В.О. Кальпиди. Самое важное в свободе творчества – это возможность быть свободным от творчества

Дата: 21-11-2023 | 11:12:55

(Из книги «Философия поэзии»)

 

 

1. О нежности

 

Людям вообще и художнику в частности нужно от других, по сути, только две вещи – сочувствие и нежность. Любовь – это изобретение ангелов, а вот нежность – это ноу-хау человека. Нежность более устойчивое чувство, более богатое, более пластичное, чем варварское чувство любви. Нежность – это абсолютно открытая система, у нежности нет соперников. Там, где она, любое существо нужно не для того, чтобы у него взять, а чтобы ему дать. Нежность – это энергия, которую мы можем вырабатывать постоянно. Любовь мы не вырабатываем. Любовь вырабатывает нас сначала до золотой жилы, потом до глины, песка и грязи. Мы для неё – топливо. А нежность – это нормальный человеческий процесс. Нежным быть можно, но если вы скажете, что нежным быть нужно, считайте, что нежность ушла.

 

 

2. О пошлости

 

Культура – это движение идеи внутри человека. Бескультурье – движение человека внутри идеи. Идеология разрушает поэзию. Другое дело, что это разрушение может иметь роскошные формы. Это как прекрасная архитектура – бесподобно разрушает девственный ландшафт.

Графоманство призвано в массе своей участвовать в генерации культурной пошлости – единственного эффективного оружия против до-культурного хамства. Пошлость – это не ругательство. Пошлость – это пространство, водораздел, если хотите, который не могут преодолеть ни каноническая культура слева, ни зомбированная биомасса справа. Страна, у которой есть эстетически обоснованная и самовоспроизводящаяся пошлость – культурная страна. Она может позволить себе мирное существование нескольких взаимоисключающих сценариев утилизации свободного времени. Потому что формально культура и есть глобальный проект по мирной утилизации свободного времени. Причём – это не просто проект, а проект чудесный, т.к. то, что получится в результате утилизации на выходе, утилизации уже больше не подлежит.

 

 

3. О кризисе в поэзии

 

Кризис поэзии смогут преодолеть не работа с читателем, не книготорговля с какими бы то ни было преференциями, не государство, не политика, не культурное проектирование, а поэты с некризисным сознанием, и только они. Поэзия производит не стихи, а образы людей, производящих стихи. Продукт поэзии – образ поэта. Если поэты смогут убедить сначала себя, что поэзия способна генерировать новые смыслы, то есть самый ликвидный ментальный продукт, кризис внимания к поэзии завершится в течение полутора лет. Впрочем, мгновенно самой актуальной проблемой станут создание и практическое применение новых форм творческой ответственности.

 

 

4. О поэтической книге

 

Поэтическая книга сильнее книги прозы. Поэтическая книга, в отличие от книги прозы, приобретает сюжет и персонажей не сразу, а по ходу развития. Они (сюжет и персонажи) в отличие от романа – и есть искомый результат поэтической книги. В поэтической книге лирический герой – не главная величина. И вообще не величина. И вообще термин «лирический герой» – глупость. Герой не может быть лирическим. Либо он – герой, либо он лирический, но не одновременно. Герой – это кровь, жестокость, елозящая в слякоти борьбы. Причем борьба эта с неизбежным роком. Именно безнадежная борьба с неизбежным порождает надежду. Эта надежда и отличает поэтическую книгу от сборника стихов, который ни что иное, как склад лирических консервов. Поэтическая книга стремится изменить мир, а не наполнить его прелестью и красотой. Если у неё это не получается, она тут же умирает. Сборники же лирических стихов могут жить (и живут) довольно долго. Они даже выходят на пенсию.

● ● ● ●

_Задание 1_:
Ответьте по тексту о поэзии на следующие вопросы:
(a) Какие две вещи, по сути, нужны людям и художнику от других?
(b) Что, согласно тексту, разрушает поэзию?
(c) Что названо продуктом поэзии?
_Задание 2_: Воспроизведите дословно фрагмент текста о поэзии между словами «Культура – это» и «разрушает девственный ландшафт.» включительно.
_Задание 3_: Продолжите текст о поэзии с того места, на котором он заканчивается.
Строки, собранные ниже, для работы не требуются.

_Собранные материалы_:
● ● ● ●

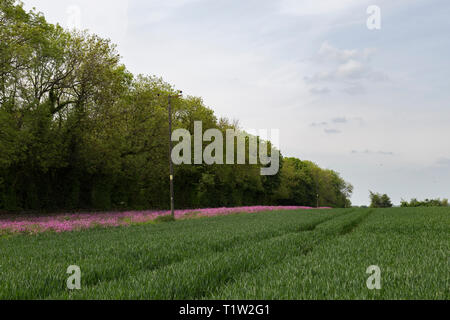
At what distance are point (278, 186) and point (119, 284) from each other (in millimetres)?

● ● ● ●

_Верный ответ 1_:
(a) Сочувствие и нежность.
(b) Идеология.
(c) Образ поэта.

_Верный ответ 2_:
Культура – это движение идеи внутри человека. Бескультурье – движение человека внутри идеи. Идеология разрушает поэзию. Другое дело, что это разрушение может иметь роскошные формы. Это как прекрасная архитектура – бесподобно разрушает девственный ландшафт.

_Верный ответ 3_:
Срок написания поэтической книги зависит от того, сколько времени нужно поэту, чтобы измениться благодаря написанному. Для обычной физики – это не меньше года.

Стихи – многообразны. Но мне кажется верхом безалаберности настаивать на многозначности художественного текста. Многозначность – это капитуляция неуравновешенного сознания перед другим неуравновешенным сознанием. И признавать такое положением дел как норму – ненормально. Однозначность – это позиция. Многозначность – поза.

К концу чтения поэтической книги читатель должен разбираться в ней лучше автора. Потому что читатель всегда в более выгодном положении, чем поэт: поэт думает и пишет долго, а читатель получает это знание уже в концентрированном виде. Я нахожусь в процессе систематизации хаоса, а читатель получает уже готовую систему и законы её создания. Он эту систему присваивает, населяет реальностью, то есть собой. Читатель получает пространство, время, слова в адекватном состоянии, т.е. у читателя есть всё, чтобы стать осведомлённее автора в идеях, решениях и смыслах, созданных книгой. Он готов к однозначности и ясности. А всякая там многослойность, глубины смыслов – это к Юрию Михайловичу Лотману, который в современной ему поэзии ориентировался как штангист в балете. Да и вообще нужно реже приближаться к местам, где пируют «благородные падальщики», раздирающие на куски классиков. Ну, скажите, много толку в том, что мы уже 100 лет беседуем с Мандельштамом, Пастернаком, Ахматовой, с которой, к слову, можно было разве что посплетничать? Чем постоянно разговаривать со своим или чужим прошлым, стоит хоть иногда побеседовать ни с чьим будущим. Поэзия – это идеальная форма дальнозоркости, которую мы фанатично используем как близорукость.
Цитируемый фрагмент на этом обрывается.